Il ne s’agit pas ici de cadeau ni de présent. Cela peut parfois consister à faire pour l’ami dans le chagrin une chose banale, comme préparer un repas, faire quelques courses, le décharger d’une tâche ordinaire – sans pour autant se mêler des démarches dans lesquelles il pourrait se trouver contraint. L’idée est plutôt de soulager son quotidien, pour qu’il ait un fardeau en moins à porter.
Donner à réfléchir et à « panser »
Il m’arrive souvent dans ces périodes d’offrir des livres. Ceux qui aident un peu à comprendre, à philosopher ou à prendre de la hauteur, et avec lesquels on peut avoir une confrontation intérieure, surtout dans une phase de vie où tant de questions se bousculent.
Mon préféré est incontestablement « Petit traité de vie intérieure » de Frédéric Lenoir (dans le Livre de Poche) qui commence par ces mots : « Exister est un fait, vivre est un art ». Si l’auteur est un philosophe bien connu, sa lecture est aidée et les chapitres se succèdent au rythme des réflexions sur la confiance, le silence, la méditation, la liberté, l’attachement, la mort, l’humour, la beauté…
Dans des circonstances plus dramatiques, je fais souvent référence aux travaux de Viktor Frankl, qui a « inventé » la logothérapie au sortir de sa déportation, et après avoir perdu femme et enfant.
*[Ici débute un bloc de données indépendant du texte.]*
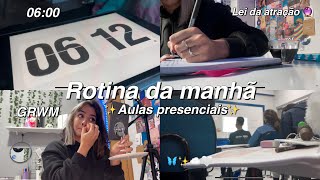 Rotina Da Manhã Aulas Presenciais 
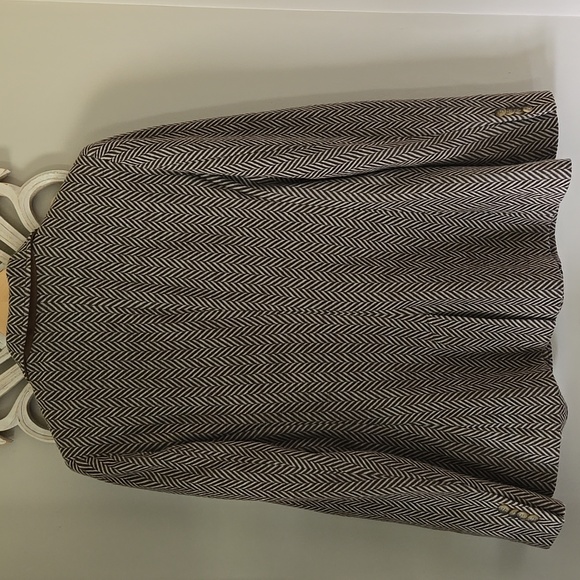 Polo Ralph Lauren Brown and Tan Herringbone Blazer Size 10 - Picture 3 of 10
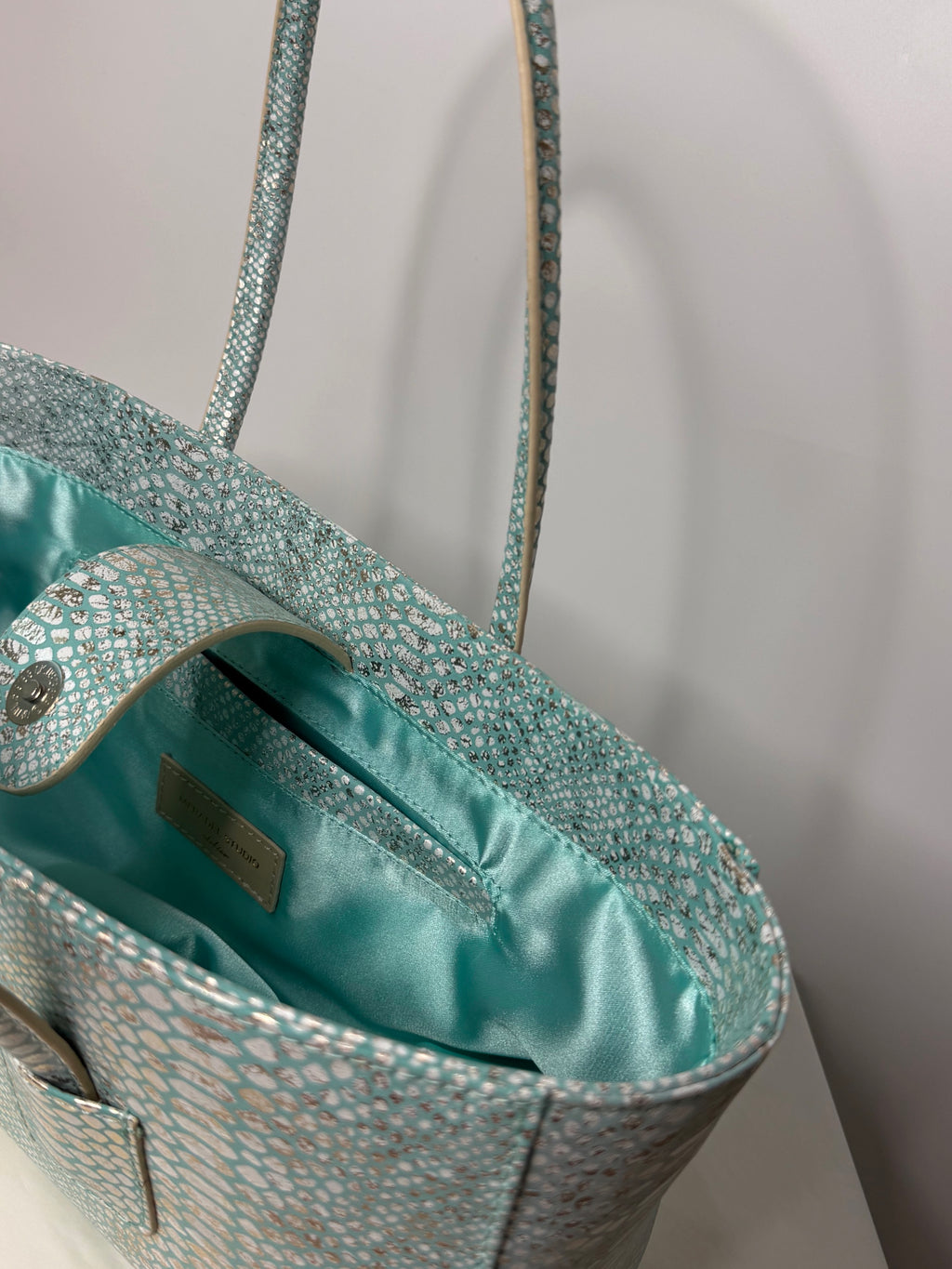 Eclat Tote Mini - Mint Serpent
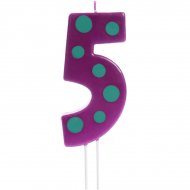 Big Bougie Party 5 (12 cm)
Cette expérience au plus profond de la noirceur l’a amené à réfléchir à ce qui pourrait donner sens à l’incompréhensible. « Découvrir un sens à sa vie » (collection J’ai Lu) est un ouvrage de résilience avant l’heure, qui parle d’amour et de transcendance, et dont les pages les plus tragiques véhiculent pourtant un espoir lumineux. D’autres livres seraient sans doute tout aussi indiqué, comme les « Essais » de Montaigne ou « Cinq méditations sur la beauté » de François Cheng.
En tout état de cause, il est préférable d’être respectueux du temps dont l’autre à besoin, de son envie de proximité ou de distance, car traverser un deuil ne se décrète pas.